La difficulté vient de ce que les académiciens, à compter de 1932-35 (huitième édition du DAF) acceptent, tolèrent, notent, enregistrent comme conforme au bon usage l’emploi de « par ailleurs » comme adverbe ou locution adverbiale et dans un sens adversatif ou oppositif : « locution adverbiale. D'un autre côté, pour un autre motif, par un autre moyen. Je l'ai trouvé très irrité et, par ailleurs, décidé à se retirer ». Il en va de même dans le Trésor de la langue française (1971-94). Les deux emplois sont relevés : « (Connaître, savoir) par ailleurs, par une autre voie, par un autre moyen d'information : Mais l'enfer est une hypothèse bien peu conforme à ce que nous savons par ailleurs de la bonté divine » (RENAN, Souvenirs d'enfance et de jeunesse, 1883) ; et celui de locution adverbiale figée. Deux sous emplois sont même distingués : « Par ailleurs. Synonyme d'un autre côté. a) Loc. adv. de phrase. Indique que l'on mentionne à titre complémentaire et comme en passant, des aspects que l'on n'a pas encore envisagés. Synonyme pour le reste : Helvétius, par ailleurs honnête homme et bon homme, (mot dont on a trop mésusé, et qu'il faut faire revenir à sa première valeur), Helvétius marié, se faisoit amener chaque nuit une nouvelle maîtresse par son valet de chambre, qui les cherchoit, autant qu'il pouvoit, dans la classe honnête du peuple » (CHATEAUBRIAND, Essai sur les Révolutions, 1797) et b) « Loc. adv. portant sur un adjectif ou un participe (emploi que condamne Féraud) indique que la qualité nouvelle exprimée par cet adjectif ou ce participe n'est pas mise en cause par ce qui précède : Odette souhaitait qu'il cultivât des relations si utiles, mais elle était par ailleurs portée à les croire peu chic, depuis qu'elle avait vu passer dans la rue la marquise de Villeparisis en robe de laine noire, avec un bonnet à brides (PROUST, À la recherche du temps perdu, Du côté de chez Swann, 1913) ; Elle est, par ailleurs, trop unie à lui et mon amitié les confond trop pour que cette défense me soit douloureuse (BOUSQUET, Traduit du silence, 1935-1936) ». Cette description est suivie des remarques suivantes : « En tant que loc. adv. figée, par ailleurs n'est enregistrée ni par LITTRÉ, ni par Ac. avant l'édition de 1932. 2. Cette loc. exprime souvent une nuance d'opposition avec l'énoncé qui précède ou qui suit ».

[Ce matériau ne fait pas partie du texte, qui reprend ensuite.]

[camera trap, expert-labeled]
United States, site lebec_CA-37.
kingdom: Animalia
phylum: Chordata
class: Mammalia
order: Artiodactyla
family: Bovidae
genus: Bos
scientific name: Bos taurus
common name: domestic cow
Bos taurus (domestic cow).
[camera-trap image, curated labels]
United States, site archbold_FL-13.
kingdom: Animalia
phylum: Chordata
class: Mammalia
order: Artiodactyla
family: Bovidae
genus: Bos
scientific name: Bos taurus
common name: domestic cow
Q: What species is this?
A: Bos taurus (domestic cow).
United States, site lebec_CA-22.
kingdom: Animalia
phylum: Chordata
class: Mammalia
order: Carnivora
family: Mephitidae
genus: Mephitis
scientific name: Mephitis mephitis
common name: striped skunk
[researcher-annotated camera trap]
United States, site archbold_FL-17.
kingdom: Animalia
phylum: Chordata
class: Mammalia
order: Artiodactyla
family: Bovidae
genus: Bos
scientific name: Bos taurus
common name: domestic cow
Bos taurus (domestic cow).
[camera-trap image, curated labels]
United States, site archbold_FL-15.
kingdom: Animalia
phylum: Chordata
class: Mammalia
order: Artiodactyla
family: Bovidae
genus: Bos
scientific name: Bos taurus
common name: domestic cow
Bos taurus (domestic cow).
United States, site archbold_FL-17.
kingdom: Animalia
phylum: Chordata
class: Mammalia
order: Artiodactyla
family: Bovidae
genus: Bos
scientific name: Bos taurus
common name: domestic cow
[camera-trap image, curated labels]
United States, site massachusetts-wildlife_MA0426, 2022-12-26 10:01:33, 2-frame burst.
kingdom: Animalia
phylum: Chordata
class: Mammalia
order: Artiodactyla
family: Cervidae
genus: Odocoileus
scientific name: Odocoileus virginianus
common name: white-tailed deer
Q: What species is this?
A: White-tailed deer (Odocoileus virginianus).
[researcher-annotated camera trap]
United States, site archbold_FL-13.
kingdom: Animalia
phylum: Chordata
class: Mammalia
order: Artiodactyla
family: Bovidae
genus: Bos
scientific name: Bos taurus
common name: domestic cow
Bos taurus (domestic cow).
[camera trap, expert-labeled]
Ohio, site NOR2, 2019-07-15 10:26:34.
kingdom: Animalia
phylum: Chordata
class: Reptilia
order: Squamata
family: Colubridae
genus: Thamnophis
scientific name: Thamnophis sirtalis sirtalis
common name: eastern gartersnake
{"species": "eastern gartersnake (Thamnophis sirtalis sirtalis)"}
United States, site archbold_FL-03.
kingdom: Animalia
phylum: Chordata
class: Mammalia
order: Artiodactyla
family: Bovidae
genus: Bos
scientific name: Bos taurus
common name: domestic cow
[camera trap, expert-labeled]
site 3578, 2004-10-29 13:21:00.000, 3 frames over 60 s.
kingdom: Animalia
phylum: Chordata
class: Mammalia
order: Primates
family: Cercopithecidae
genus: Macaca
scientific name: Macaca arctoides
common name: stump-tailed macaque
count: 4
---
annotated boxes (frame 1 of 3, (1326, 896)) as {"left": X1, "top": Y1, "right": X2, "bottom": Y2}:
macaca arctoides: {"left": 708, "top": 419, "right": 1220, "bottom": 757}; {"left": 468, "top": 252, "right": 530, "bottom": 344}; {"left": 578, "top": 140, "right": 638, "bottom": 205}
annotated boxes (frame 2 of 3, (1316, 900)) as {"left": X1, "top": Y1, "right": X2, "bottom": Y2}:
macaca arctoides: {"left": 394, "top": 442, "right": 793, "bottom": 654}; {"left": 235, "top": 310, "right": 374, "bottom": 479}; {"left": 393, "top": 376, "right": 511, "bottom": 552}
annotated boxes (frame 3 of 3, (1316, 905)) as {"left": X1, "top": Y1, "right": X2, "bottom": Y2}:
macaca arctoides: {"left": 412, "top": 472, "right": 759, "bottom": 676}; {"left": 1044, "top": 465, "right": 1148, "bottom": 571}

Les académiciens valident dans la neuvième édition du DAF (en cours de publication) les deux emplois jugés recevables en 1932, locatif et oppositif : « Par ailleurs, par une autre voie. Ne passez pas par là : il y a des travaux ; passez par ailleurs. Fig. J'ai su par ailleurs qu'il allait se marier. Loc. adv. Par ailleurs, d'autre part, d'un autre point de vue, pour le reste. C'est une affaire dont, par ailleurs, j'ignore tout ».